Bases: lightning_fabric.strategies.parallel.ParallelStrategy

Implements data-parallel training in a single process, i.e., the model gets replicated to each device and each gets a split of the data.

all_reduce(collection, group=None, reduce_op='mean')[source]¶

Reduces the given tensor (e.g. across GPUs/processes).

Parameters:

tensor¶ – the tensor to sync and reduce
group¶ (Optional[Any]) – the process group to reduce
reduce_op¶ (Union[ReduceOp, str, None]) – the reduction operation. Defaults to ‘mean’. Can also be a string ‘sum’ or ReduceOp.

Return type:

TypeVar(TReduce)

barrier(*args, **kwargs)[source]¶

Synchronizes all processes which blocks processes until the whole group enters this function.

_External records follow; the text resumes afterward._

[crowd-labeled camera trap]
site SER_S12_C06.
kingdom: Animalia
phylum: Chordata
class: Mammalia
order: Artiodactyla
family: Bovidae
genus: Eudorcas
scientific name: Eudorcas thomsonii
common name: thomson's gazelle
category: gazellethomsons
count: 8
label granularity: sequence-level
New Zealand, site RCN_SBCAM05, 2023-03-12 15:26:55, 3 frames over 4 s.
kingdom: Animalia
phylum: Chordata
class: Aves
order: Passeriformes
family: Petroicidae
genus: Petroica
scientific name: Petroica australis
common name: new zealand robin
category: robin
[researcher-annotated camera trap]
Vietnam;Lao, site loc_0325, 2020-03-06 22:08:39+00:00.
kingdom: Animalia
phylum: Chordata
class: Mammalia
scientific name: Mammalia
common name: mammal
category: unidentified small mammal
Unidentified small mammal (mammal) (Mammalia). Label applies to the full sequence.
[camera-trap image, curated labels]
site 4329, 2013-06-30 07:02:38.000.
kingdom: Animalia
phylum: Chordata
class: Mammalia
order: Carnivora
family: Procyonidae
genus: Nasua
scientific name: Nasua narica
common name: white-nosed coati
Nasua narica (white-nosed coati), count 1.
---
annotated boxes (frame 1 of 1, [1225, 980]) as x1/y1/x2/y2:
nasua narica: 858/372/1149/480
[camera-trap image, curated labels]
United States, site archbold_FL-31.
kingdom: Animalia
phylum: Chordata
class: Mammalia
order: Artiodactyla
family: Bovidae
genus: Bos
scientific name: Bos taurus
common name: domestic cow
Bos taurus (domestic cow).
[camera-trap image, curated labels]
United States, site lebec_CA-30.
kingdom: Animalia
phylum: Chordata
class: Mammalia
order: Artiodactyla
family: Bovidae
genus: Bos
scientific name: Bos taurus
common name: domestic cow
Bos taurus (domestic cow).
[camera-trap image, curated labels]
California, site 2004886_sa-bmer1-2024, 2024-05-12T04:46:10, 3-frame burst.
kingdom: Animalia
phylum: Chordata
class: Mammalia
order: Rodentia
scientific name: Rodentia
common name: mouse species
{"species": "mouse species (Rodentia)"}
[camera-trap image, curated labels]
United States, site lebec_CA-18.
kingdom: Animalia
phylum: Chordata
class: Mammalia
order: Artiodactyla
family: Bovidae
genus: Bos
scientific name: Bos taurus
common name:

Parameters:: name¶ – an optional name to pass into barrier.
Return type:: None

batch_to_device(batch, device=None)[source]¶

Moves the batch to the correct device.

The returned batch is of the same type as the input batch, just having all tensors on the correct device.

Parameters:

batch¶ (Any) – The batch of samples to move to the correct device
device¶ (Optional[device]) – The target device

Return type:

Any

broadcast(obj, src=0)[source]¶

Broadcasts an object to all processes.

Parameters:

obj¶ (TypeVar(TBroadcast)) – the object to broadcast
src¶ (int) – source rank

Return type:

TypeVar(TBroadcast)

module_to_device(module)[source]¶

Moves the model to the correct device.

Return type:: None

reduce_boolean_decision(decision, all=True)[source]¶

Reduces a boolean decision over distributed processes. By default is analagous to all from the standard library, returning True only if all input decisions evaluate to True. If all is set to False, it behaves like any instead.

Parameters:

decision¶ (bool) – A single input decision.
all¶ (bool) – Whether to logically emulate all or any. Defaults to True.

Returns:

The reduced boolean decision.

Return type:

bool

setup_module(module)[source]¶

Wraps the given model into a DataParallel module.

Return type:: DataParallel

property distributed_sampler_kwargs: None¶

Arguments for the DistributedSampler.

If this method is not defined, or it returns None, then the DistributedSampler will not be used.

property root_device: torch.device¶: Returns the root device.